HAproxy slow on WAN jagged throughput
-
I'm trying to debug the congestion problem between my proxy and my ISP. I tried with a client connected on the network of the ISP with the same speed and the throughput was almost the same as without proxy.
So the problem lies with the ISP an HA proxy. Also with a client connected with Fast ethernet the throughput didn't throttle so badly.
Without HA proxy I don't have such problems.
-
Still getting the same performance drop when through HAproxy. Any idea how to tweak the congestion mechanism?
-
You have TCP retransmissions... Where you see retransmission's - between pfSense and backend? between pfSense and outside client or internal client?
Why you see retransmission? This you need to explain, this isn't normal flow and I doesn't think they flow can betuned
as it not designed to drop packages .
Why you speak about ISP? What service you try to proxy? Do you see errors in HAproxy logs or in haproxy socat status? -
I do not have jagged throughput but I set up a very simple backend pointing to Apache2 on ubuntu 20.04 and a single http frontend and I see abysmal performance. With NAT I can get an external download speed of 40MiB/s but with HAproxy in between I get 1MiB/s
I start to think there is an issue with the BSD HAproxy package. I am using the 0.60 non devel version with HAprocy 1.8.25
-
- Always use devel version of HAproxy in pfSense. As they mean last stable by devel. Actually I really dislike this naming. Better they have names: haproxy & haproxy-previous-stable as 1.8 is 4 year old & 2.0 is previous stable! 2.2 is current stable version.

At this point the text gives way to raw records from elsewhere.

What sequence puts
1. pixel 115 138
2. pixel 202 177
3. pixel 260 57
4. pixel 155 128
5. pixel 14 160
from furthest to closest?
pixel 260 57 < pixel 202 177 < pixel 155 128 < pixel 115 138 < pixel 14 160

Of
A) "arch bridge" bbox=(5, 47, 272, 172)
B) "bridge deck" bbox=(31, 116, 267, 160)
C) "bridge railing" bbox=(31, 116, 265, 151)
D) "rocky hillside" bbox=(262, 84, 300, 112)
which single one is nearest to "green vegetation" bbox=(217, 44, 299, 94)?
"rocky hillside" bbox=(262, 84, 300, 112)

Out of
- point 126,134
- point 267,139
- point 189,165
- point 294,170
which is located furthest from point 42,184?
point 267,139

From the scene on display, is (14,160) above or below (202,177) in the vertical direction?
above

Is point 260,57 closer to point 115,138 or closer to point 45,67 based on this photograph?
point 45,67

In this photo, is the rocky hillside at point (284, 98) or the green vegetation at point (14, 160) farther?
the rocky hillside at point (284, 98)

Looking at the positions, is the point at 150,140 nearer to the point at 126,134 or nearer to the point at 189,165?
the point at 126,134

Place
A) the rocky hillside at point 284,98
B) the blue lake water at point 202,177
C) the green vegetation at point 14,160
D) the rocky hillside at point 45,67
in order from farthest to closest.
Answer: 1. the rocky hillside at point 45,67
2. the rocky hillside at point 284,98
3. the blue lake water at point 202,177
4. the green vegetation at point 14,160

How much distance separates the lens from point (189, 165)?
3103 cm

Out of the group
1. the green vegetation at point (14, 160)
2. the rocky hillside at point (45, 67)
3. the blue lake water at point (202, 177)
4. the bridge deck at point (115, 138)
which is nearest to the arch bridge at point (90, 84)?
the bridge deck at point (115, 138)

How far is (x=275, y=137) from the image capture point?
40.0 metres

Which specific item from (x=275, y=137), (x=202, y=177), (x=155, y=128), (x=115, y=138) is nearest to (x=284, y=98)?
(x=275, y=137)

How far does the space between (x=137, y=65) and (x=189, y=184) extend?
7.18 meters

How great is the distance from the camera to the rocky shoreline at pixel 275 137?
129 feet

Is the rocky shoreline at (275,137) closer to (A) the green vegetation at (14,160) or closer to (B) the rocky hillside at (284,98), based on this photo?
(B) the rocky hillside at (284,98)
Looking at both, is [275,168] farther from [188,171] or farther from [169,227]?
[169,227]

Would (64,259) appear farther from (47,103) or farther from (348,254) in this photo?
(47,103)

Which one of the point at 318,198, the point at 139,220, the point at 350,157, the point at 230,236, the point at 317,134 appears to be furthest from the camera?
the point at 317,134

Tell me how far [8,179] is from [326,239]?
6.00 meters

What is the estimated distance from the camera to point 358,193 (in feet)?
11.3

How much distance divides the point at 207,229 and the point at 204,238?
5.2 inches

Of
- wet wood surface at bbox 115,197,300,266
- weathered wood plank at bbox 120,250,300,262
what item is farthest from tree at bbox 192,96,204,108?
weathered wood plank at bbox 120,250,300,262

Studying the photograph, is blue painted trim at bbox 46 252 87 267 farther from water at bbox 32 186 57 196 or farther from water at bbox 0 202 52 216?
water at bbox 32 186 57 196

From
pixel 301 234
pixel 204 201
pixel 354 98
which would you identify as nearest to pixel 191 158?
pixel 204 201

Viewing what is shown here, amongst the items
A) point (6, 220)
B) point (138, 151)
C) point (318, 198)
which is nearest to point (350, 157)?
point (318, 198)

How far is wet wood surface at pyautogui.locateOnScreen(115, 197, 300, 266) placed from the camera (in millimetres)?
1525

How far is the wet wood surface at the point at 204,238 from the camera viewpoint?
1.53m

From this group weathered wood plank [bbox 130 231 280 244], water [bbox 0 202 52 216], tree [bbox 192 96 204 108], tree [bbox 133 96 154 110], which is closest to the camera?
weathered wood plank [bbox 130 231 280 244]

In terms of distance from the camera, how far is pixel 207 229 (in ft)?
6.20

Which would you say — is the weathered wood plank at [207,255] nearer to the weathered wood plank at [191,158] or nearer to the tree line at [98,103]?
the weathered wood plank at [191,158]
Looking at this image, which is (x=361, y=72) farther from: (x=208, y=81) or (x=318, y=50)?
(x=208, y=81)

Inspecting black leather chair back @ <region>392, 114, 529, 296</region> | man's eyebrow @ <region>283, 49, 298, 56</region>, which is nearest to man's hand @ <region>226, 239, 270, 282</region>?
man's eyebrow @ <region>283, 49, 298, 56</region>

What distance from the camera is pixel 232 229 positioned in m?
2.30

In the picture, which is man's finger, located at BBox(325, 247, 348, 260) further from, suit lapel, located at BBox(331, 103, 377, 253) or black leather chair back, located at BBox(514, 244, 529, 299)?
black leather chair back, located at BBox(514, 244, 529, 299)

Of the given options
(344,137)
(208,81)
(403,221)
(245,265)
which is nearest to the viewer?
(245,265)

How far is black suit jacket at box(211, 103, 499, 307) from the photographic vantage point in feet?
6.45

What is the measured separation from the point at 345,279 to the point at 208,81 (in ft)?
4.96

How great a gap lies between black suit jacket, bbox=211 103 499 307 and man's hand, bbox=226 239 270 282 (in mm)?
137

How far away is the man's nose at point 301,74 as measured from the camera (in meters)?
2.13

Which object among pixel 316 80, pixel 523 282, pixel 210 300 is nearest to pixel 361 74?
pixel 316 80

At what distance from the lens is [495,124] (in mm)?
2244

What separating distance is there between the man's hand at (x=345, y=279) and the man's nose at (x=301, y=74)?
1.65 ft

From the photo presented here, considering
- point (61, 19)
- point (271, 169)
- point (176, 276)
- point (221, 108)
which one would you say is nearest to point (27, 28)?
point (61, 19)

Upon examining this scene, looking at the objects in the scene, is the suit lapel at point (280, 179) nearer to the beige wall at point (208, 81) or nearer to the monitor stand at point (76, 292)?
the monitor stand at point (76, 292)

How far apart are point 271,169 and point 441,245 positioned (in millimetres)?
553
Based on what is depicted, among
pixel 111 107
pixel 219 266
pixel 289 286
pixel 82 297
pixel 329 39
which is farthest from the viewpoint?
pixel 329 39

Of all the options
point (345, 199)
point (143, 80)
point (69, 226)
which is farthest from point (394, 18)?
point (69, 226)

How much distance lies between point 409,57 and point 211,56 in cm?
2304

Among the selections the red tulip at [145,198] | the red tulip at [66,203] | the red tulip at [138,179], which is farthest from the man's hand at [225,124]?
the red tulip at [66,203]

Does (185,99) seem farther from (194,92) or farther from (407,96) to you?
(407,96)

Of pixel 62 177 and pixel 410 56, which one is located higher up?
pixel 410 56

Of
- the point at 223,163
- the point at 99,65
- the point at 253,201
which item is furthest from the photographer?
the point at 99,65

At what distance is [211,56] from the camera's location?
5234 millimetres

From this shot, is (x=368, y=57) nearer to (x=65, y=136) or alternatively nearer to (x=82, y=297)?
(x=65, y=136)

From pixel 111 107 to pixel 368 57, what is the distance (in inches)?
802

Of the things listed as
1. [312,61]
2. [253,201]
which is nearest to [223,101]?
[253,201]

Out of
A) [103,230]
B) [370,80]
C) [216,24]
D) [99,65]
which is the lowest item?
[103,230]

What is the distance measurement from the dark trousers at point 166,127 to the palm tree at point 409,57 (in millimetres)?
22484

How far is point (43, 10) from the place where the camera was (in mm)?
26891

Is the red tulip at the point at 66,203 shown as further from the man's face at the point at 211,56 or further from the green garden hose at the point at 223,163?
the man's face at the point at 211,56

- Can't replicate your issue really. In my setup I can take all WAN speed from HAproxy.
-
If I install the devel package will i need to rewrite everything again? Or is it safe to install the devel package, uninstall the non-devel package and all my config is good to go?
-
@se4n_1 install of devel package will remove non-devel package automatically and grab existing config you have for haproxy.
-
This is great news! I will give it a go tonight. Thank you VERY much for these very useful hints.
-
@se4n_1 np, but issue with performance that you described is strange. Try install any nginx behind haproxy and return static 10gb file over http and then over https. If you said you have issues with ssl offloading then I recommend you dig to you dig in aes-ni and vcpu, but you saing that you have issues even with plain http, it really strange.
-
I have the devel version on pfsense. I can get full Gigabit without issues in my ISP and routing myself between VLANs.

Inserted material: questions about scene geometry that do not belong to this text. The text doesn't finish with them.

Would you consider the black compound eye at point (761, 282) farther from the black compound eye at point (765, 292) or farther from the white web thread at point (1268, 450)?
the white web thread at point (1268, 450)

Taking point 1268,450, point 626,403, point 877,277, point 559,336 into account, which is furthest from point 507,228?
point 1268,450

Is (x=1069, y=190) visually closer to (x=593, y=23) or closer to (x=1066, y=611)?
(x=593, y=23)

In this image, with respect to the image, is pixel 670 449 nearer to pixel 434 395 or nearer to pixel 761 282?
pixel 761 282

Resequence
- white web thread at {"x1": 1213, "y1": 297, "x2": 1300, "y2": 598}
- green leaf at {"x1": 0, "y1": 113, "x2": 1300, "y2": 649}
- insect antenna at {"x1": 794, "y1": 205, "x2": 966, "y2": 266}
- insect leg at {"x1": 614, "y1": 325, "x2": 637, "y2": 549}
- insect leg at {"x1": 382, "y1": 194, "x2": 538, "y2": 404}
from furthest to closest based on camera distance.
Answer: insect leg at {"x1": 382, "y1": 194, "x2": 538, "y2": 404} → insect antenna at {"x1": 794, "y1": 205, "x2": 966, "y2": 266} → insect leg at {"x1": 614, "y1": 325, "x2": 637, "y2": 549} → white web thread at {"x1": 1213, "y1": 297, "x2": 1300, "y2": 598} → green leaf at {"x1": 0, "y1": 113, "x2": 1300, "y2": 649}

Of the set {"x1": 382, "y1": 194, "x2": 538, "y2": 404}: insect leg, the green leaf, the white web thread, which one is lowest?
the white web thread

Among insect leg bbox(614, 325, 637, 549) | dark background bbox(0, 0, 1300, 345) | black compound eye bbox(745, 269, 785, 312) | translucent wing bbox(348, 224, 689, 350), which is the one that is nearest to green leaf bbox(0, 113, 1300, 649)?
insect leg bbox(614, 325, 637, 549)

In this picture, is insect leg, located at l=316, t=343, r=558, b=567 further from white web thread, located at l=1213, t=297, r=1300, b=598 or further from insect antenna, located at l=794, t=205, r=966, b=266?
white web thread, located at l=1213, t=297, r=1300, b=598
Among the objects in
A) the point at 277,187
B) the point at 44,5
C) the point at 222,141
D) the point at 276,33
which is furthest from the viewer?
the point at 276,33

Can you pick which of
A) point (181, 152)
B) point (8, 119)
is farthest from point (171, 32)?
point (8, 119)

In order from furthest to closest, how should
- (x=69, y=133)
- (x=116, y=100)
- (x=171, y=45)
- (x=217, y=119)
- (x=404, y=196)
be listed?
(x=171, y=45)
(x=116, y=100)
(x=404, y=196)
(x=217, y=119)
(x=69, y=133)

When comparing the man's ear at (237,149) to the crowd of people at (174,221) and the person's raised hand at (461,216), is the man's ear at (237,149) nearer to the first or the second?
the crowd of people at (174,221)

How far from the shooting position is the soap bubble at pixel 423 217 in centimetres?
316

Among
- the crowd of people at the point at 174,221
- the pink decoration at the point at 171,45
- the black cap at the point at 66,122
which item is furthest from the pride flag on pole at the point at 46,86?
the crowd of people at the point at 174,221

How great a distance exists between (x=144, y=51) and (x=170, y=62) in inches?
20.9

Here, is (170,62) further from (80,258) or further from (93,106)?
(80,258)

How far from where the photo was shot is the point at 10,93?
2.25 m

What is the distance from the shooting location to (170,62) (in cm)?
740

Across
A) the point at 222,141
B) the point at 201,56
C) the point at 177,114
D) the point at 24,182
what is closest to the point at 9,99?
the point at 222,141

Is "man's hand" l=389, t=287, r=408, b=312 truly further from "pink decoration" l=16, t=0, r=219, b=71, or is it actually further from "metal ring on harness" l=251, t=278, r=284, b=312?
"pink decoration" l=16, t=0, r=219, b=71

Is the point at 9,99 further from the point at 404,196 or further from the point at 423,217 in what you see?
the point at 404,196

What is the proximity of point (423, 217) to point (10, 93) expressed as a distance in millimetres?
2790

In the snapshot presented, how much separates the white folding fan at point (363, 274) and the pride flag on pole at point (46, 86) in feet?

The problem is the moment I get out of the ISP. I think with COVID-19 some throttling could been happening, but I got this issue before...
I tested with an installation of HAproxy of other user on Linux and go the same results.
I have to test further, I've got on my side Wireshark captures.
EDIT:
I just did a quick test, with a burst of 500Mbit on the client and then throttling.
-
For sure I see throttling, and bad peering. That's why I had a NAT setup so I could compare downloading the Ubuntu 20.04 image directly from apache2 and the same image via a http (no SSL) frontend to keep things as simple as possible. In principle there are only trivial differences between the packets coming and going through the NAT and HAproxy so I was esentially trying to pin the blame on HAproxy. It seems most people are using the devel package so I will give that a go, I am bullish on the chances of success given this seems very much a minority issue.
-
@se4n_1 did you use
option http-keep-alive
? -
Yes I tried with both, and all of the other keepalive and timeout settings - makes no big difference - I also tried the different closing modes and tunnel mode and a TCP connection instead of http
-
Hello all, happy Sunday. I upgraded the package to the -devel version and I still see the same behavior - no change. Just to recap:
- These settings apply to my fronted:
Automaticaly generated, dont edit manually.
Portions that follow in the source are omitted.